STORED RECORDS
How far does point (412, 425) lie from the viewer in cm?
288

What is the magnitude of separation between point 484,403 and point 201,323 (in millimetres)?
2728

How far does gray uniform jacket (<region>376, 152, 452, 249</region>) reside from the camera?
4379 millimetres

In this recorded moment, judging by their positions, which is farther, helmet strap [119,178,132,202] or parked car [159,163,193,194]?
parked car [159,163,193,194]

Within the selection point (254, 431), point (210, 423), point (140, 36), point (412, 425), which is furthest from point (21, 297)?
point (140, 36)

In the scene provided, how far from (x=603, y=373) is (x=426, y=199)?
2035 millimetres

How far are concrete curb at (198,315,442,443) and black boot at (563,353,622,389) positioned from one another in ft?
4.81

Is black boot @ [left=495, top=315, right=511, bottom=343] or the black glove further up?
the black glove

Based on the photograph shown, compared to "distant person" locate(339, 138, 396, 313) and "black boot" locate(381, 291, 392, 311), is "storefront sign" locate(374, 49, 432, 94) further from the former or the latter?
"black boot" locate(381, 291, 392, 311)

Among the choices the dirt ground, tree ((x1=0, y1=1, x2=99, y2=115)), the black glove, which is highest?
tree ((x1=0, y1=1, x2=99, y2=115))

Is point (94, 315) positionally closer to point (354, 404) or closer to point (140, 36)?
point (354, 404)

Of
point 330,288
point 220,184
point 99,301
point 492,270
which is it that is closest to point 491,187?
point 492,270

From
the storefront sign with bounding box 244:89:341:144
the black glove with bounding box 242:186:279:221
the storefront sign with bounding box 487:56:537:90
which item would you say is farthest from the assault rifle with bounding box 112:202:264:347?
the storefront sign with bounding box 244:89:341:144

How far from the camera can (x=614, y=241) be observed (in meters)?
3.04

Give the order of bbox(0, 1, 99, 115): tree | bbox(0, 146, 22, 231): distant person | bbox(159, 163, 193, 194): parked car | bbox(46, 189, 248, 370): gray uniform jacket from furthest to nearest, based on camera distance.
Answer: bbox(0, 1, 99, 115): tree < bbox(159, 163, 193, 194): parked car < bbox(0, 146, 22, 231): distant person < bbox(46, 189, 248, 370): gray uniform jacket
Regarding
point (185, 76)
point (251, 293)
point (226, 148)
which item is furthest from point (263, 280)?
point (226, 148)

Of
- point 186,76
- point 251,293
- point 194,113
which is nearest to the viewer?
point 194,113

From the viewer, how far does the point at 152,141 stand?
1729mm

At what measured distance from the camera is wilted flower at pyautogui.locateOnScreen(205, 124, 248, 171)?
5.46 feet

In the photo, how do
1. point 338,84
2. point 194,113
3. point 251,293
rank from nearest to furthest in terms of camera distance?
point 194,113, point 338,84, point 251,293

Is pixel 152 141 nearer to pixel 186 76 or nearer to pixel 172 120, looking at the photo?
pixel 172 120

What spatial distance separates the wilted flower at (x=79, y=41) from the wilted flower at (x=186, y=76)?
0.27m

THE REQUEST
Give the part of the records above that opens with the line containing "Is pixel 152" and runs through the end of the records as a Markdown table. Use the columns Row and Line, and leave out blank lines.

FULL SOLUTION
| Row | Line |
|---|---|
| 1 | Is pixel 152 141 nearer to pixel 186 76 or nearer to pixel 172 120, looking at the photo? |
| 2 | pixel 172 120 |
| 3 | What spatial distance separates the wilted flower at (x=79, y=41) from the wilted flower at (x=186, y=76)? |
| 4 | 0.27m |